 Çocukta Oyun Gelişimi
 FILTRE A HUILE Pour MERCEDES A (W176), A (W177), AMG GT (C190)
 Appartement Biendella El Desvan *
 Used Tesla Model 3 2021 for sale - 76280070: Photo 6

------------------------------------------------------------

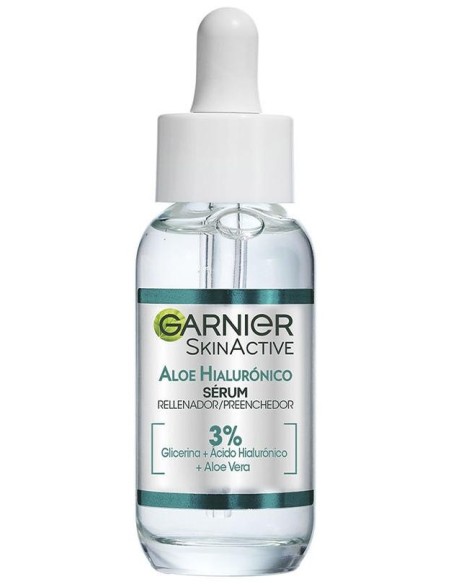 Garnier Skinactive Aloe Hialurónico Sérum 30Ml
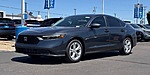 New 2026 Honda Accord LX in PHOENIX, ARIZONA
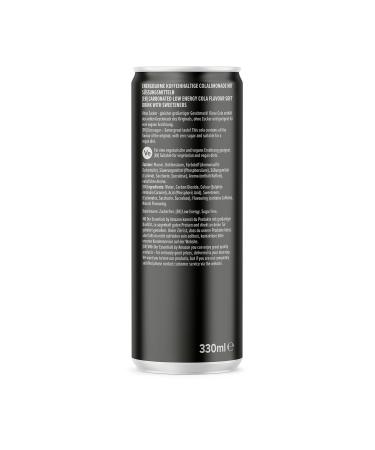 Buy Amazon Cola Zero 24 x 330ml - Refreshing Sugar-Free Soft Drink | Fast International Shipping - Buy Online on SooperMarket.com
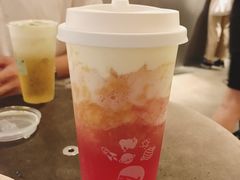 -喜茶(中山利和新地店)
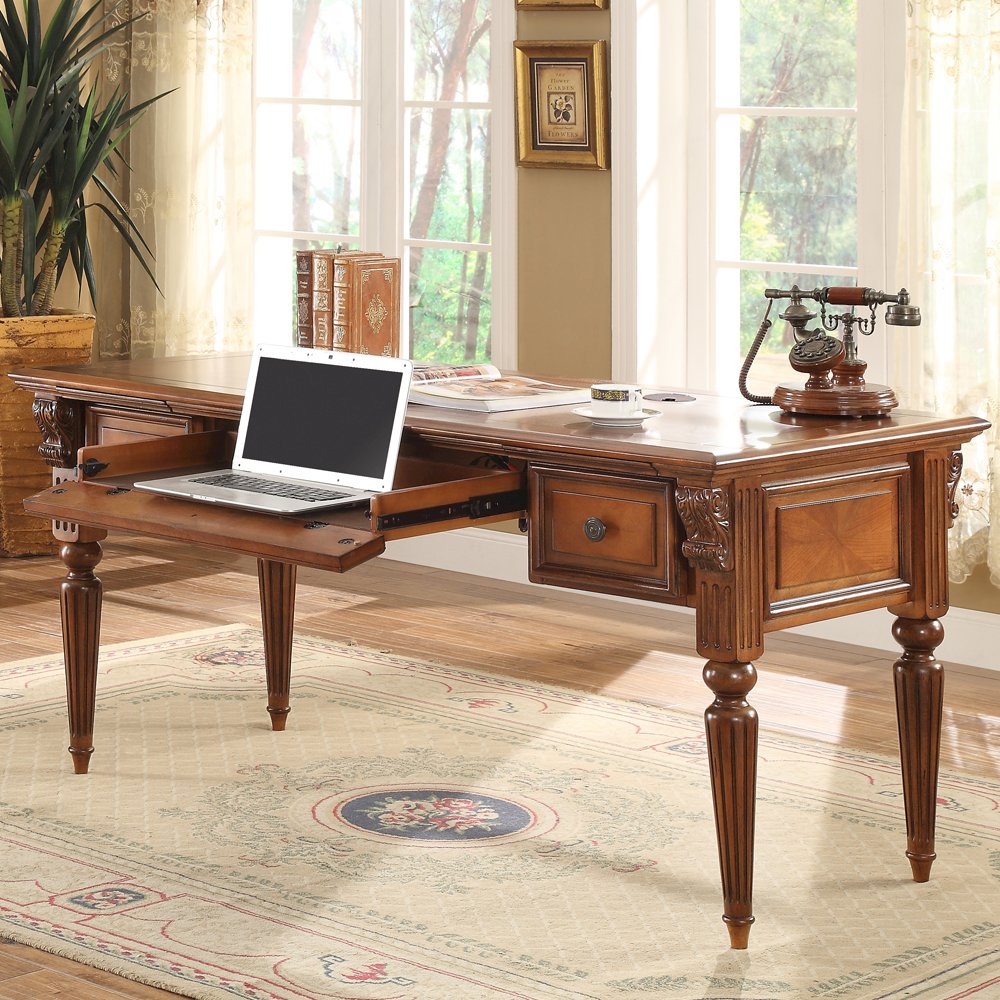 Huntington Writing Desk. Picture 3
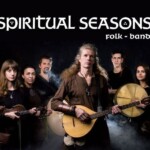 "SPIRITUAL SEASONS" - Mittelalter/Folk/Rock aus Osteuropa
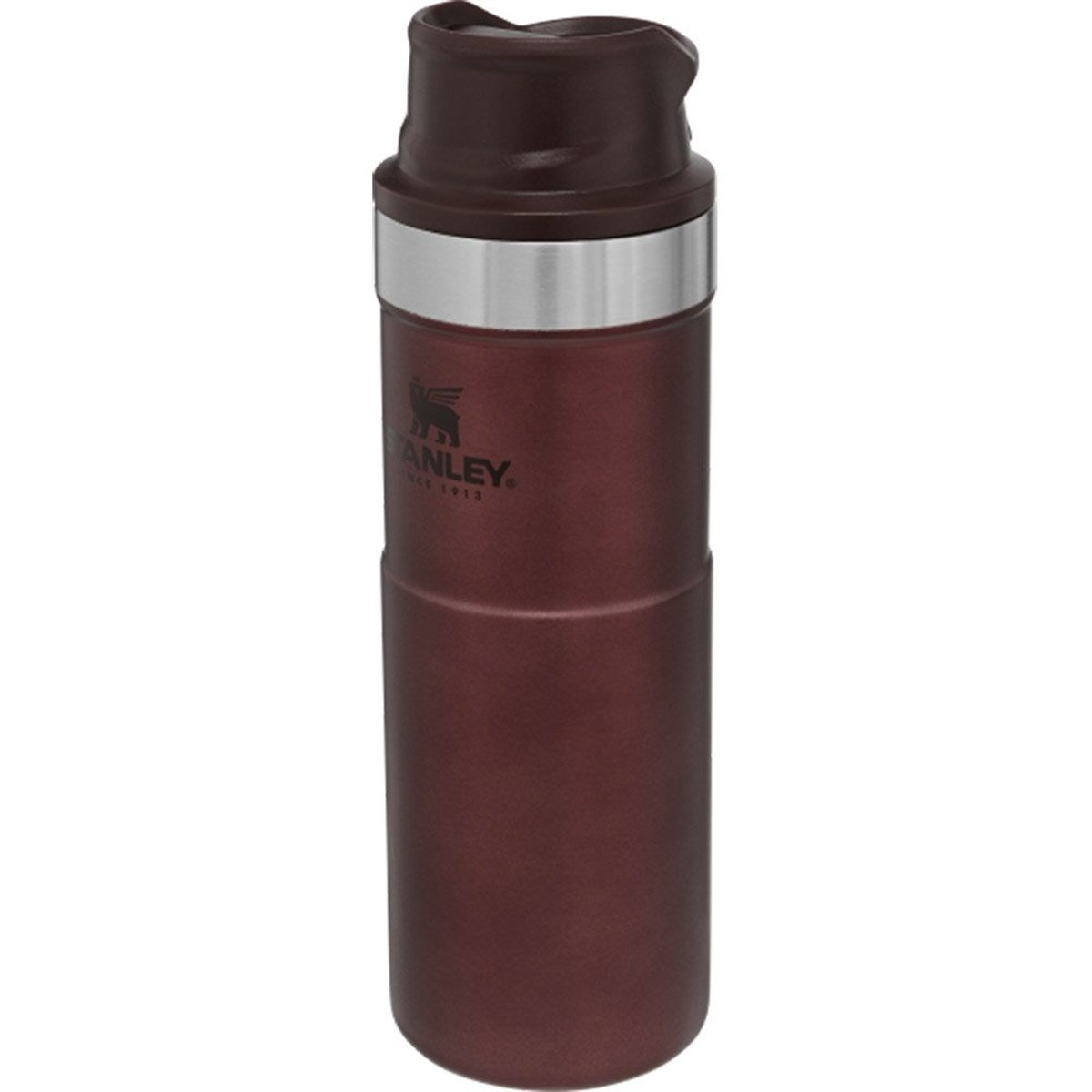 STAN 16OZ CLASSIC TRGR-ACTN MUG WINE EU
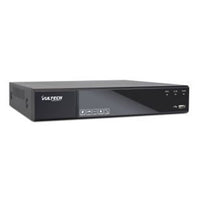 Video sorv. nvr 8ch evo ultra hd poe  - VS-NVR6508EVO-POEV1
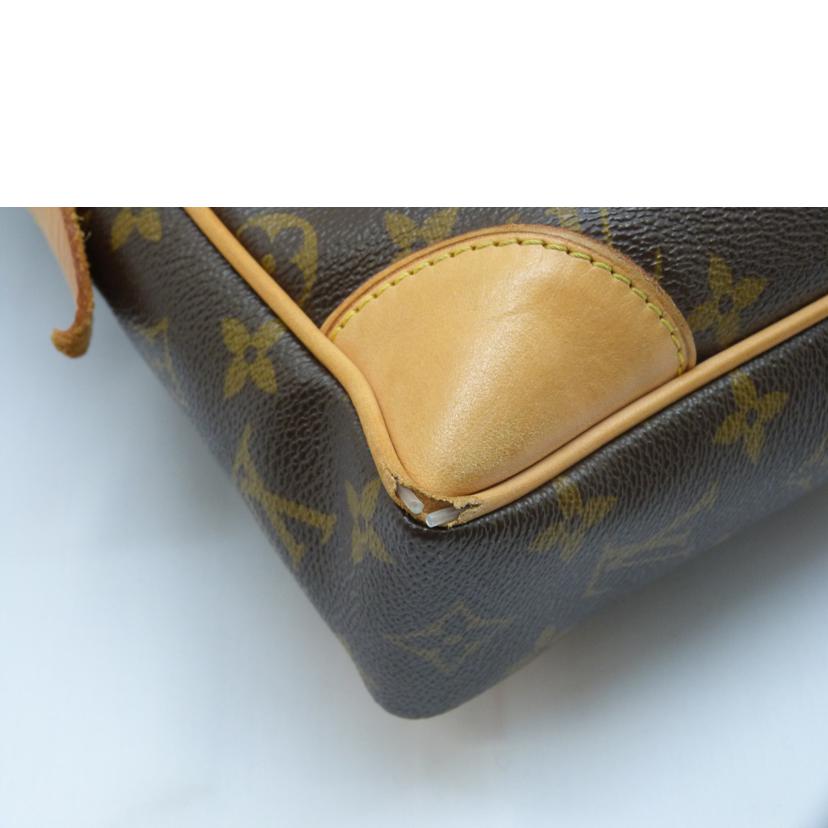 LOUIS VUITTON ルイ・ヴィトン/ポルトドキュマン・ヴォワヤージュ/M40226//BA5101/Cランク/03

------------------------------------------------------------

WHAT IS EXPECTED - Using the entries above, repeat only the lines from the one containing "Çocukta Oyun Gelişimi" through the one containing "Used Tesla Model", end lines included.

RESULT OF THIS EXERCISE -
 Çocukta Oyun Gelişimi
 FILTRE A HUILE Pour MERCEDES A (W176), A (W177), AMG GT (C190)
 Appartement Biendella El Desvan *
 Used Tesla Model 3 2021 for sale - 76280070: Photo 6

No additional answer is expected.